#### Verilen metin
————————
Şu da unutmamalıdır: Türkiye'nin ittifak ilişkilerine ve İran'ın dünya siyaset arenasındaki yerine "dışardan" bakan birileri, bu ülkede Heniyye suikastinin ardından başlatılan "İran'ı suçlama" furyasının ardında başka şeyler de görebilirler.
Mesela, Türkiye ile İsrail'in İran karşıtlığı ekseninde buluştukları ve "örtülü" işbirliği yaptıklarını düşünenler çıkabilir.
Evet, AK Parti yandaşı kalemler yazdıklarıyla böylesi bir değerlendirmeye davetiye çıkarıyorlar.. Akılsız dostun zararı akıllı düşmanınkinden fazla olur.
————————
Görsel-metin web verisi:
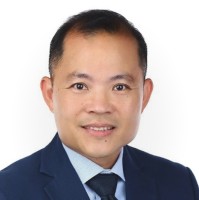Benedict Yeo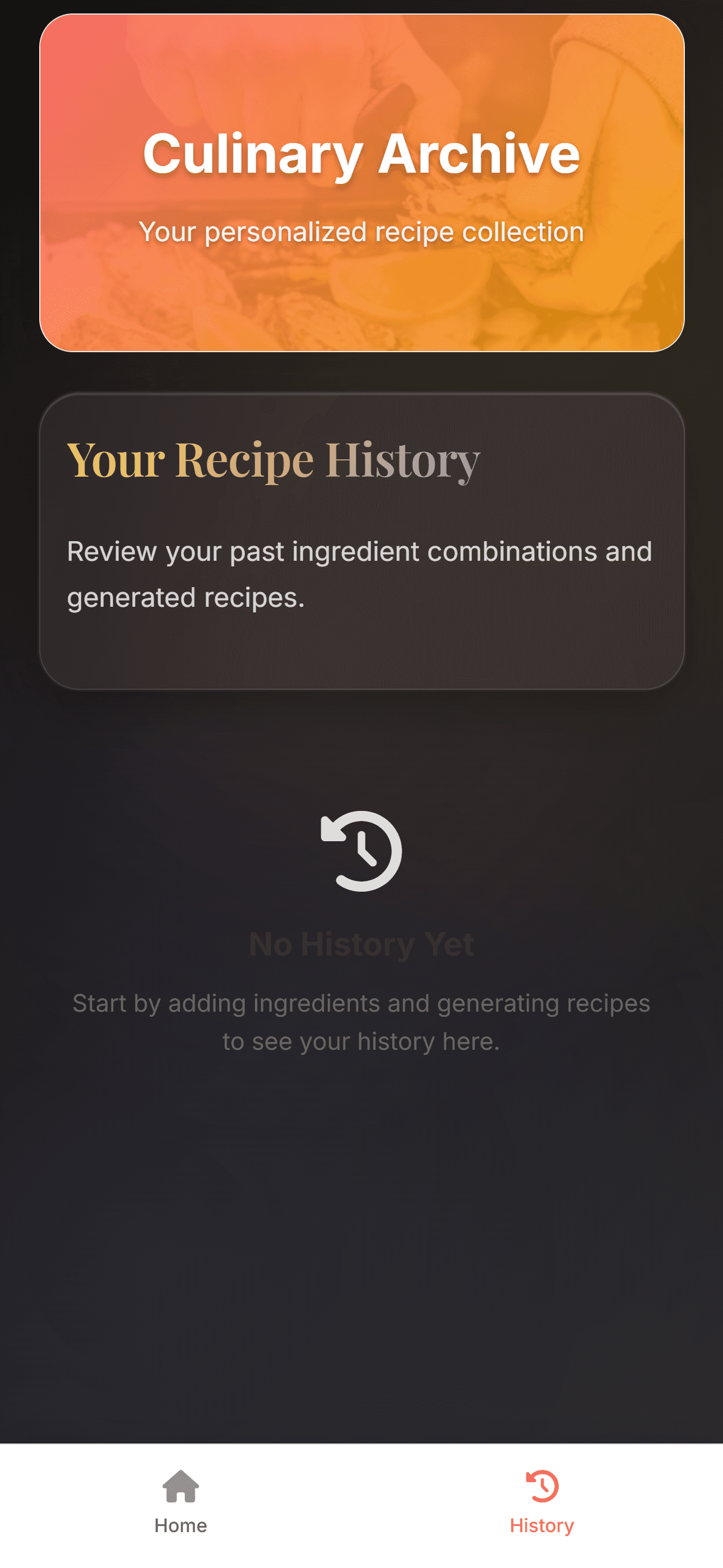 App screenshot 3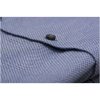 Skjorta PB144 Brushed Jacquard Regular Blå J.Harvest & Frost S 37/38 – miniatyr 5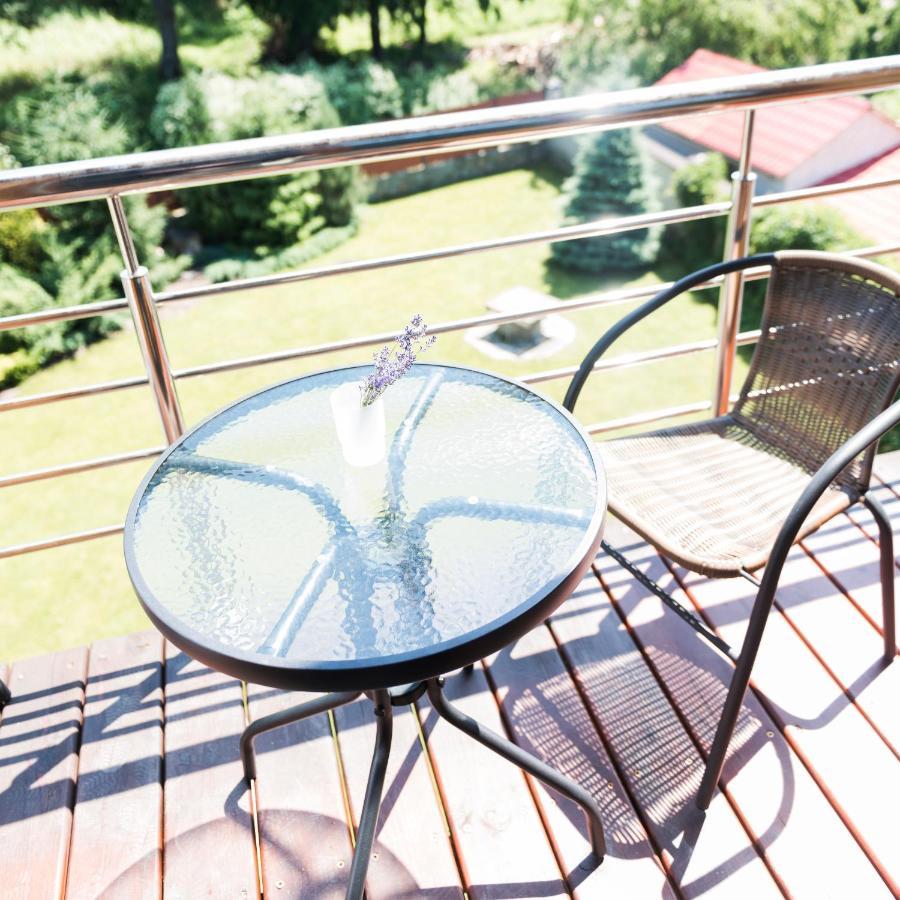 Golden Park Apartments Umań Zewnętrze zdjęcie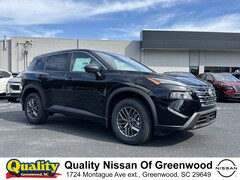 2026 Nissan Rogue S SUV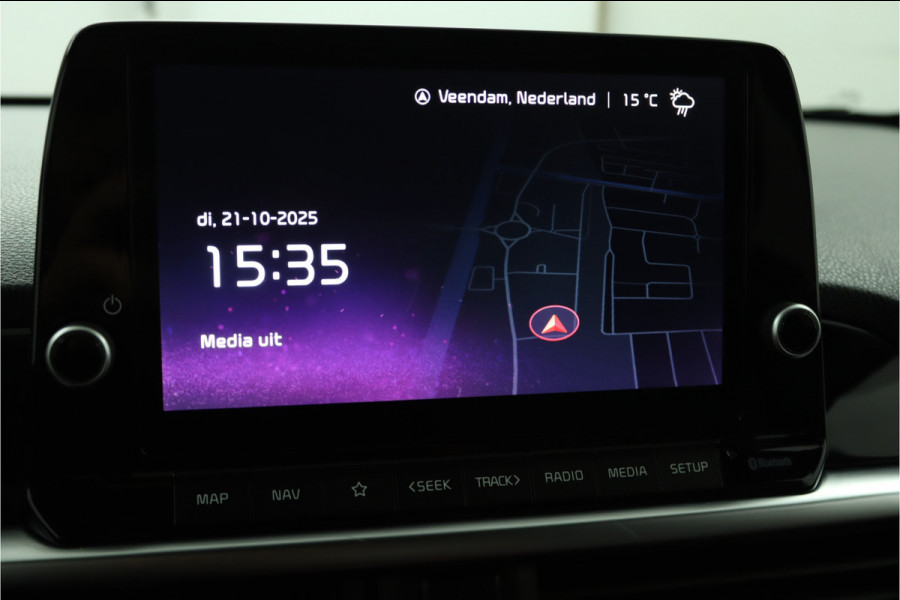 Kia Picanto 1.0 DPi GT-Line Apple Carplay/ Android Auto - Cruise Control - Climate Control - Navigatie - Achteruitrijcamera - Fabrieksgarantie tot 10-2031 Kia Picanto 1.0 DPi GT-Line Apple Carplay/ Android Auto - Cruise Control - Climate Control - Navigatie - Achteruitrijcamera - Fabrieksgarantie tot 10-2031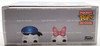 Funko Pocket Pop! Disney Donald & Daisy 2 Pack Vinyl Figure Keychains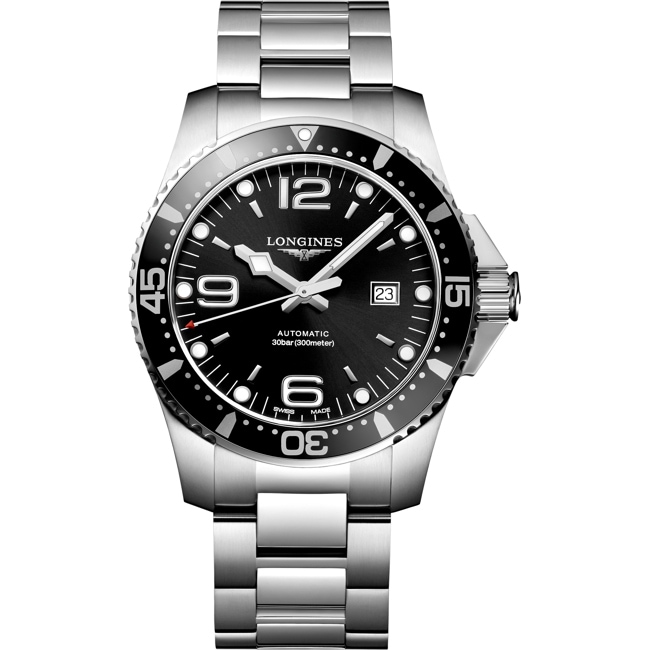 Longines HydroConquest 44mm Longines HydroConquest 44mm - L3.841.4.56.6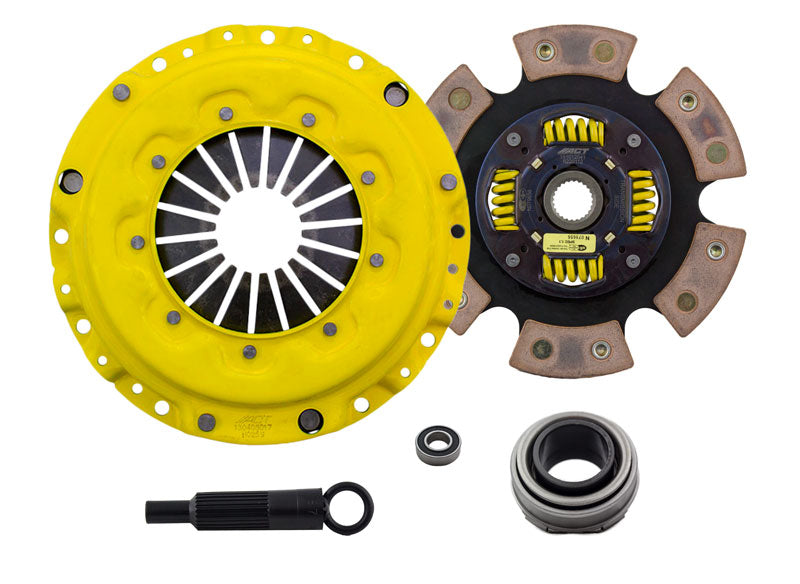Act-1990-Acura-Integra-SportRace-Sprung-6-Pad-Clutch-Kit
————————
#### Alıştırmanın istediği
Heniyye suikastının ardından Türkiye'de başlayan İran'ı suçlama furyasını ele alan metni son cümlesinden sonrasını yazarak sürdürün.

#### Sorunun yanıtı
"Zan"la fikir ve kanaat sahibi olanların; söz konusu kalemlerin bir bölümünün İsrail ajanı (ya da "ortak dostları"nın hatırı için İsrail'le "örtülü" işbirliği yapanların ajanı), geriye kalanların da o ajanlardan etkilenen budalalar sürüsü olduklarını düşünmeleri de mümkündür.
*
İran bu
işin içinde olsa, herhalde bunun kendi topraklarında yapılmasına izin vermez, şüpheleri üzerine çekmeme ve itibarını beş paralık etmeme kaygısıyla suikastin başka
bir yerde yapılması için istihbarat desteği vermekle yetinirdi.
Çünkü bu suikast, misafirinin güvenliğini sağlayamayan, İsrail karşısında acziyetin en utanç verici olanını yaşayan bir İran tablosu ortaya çıkardı.
İran’ın “itibar”ı
yerle bir oldu.
Onun, zedelenen onurunu onarması çok zor.
Üstelik,
İran’ın Heniyye’nin ölümünden kazanacağı birşey de yok.
Heniyye gidiyor, İran’ın dinî lideri Hamaney’le sarılıp kucaklaşıyor, samimi pozlar veriyordu.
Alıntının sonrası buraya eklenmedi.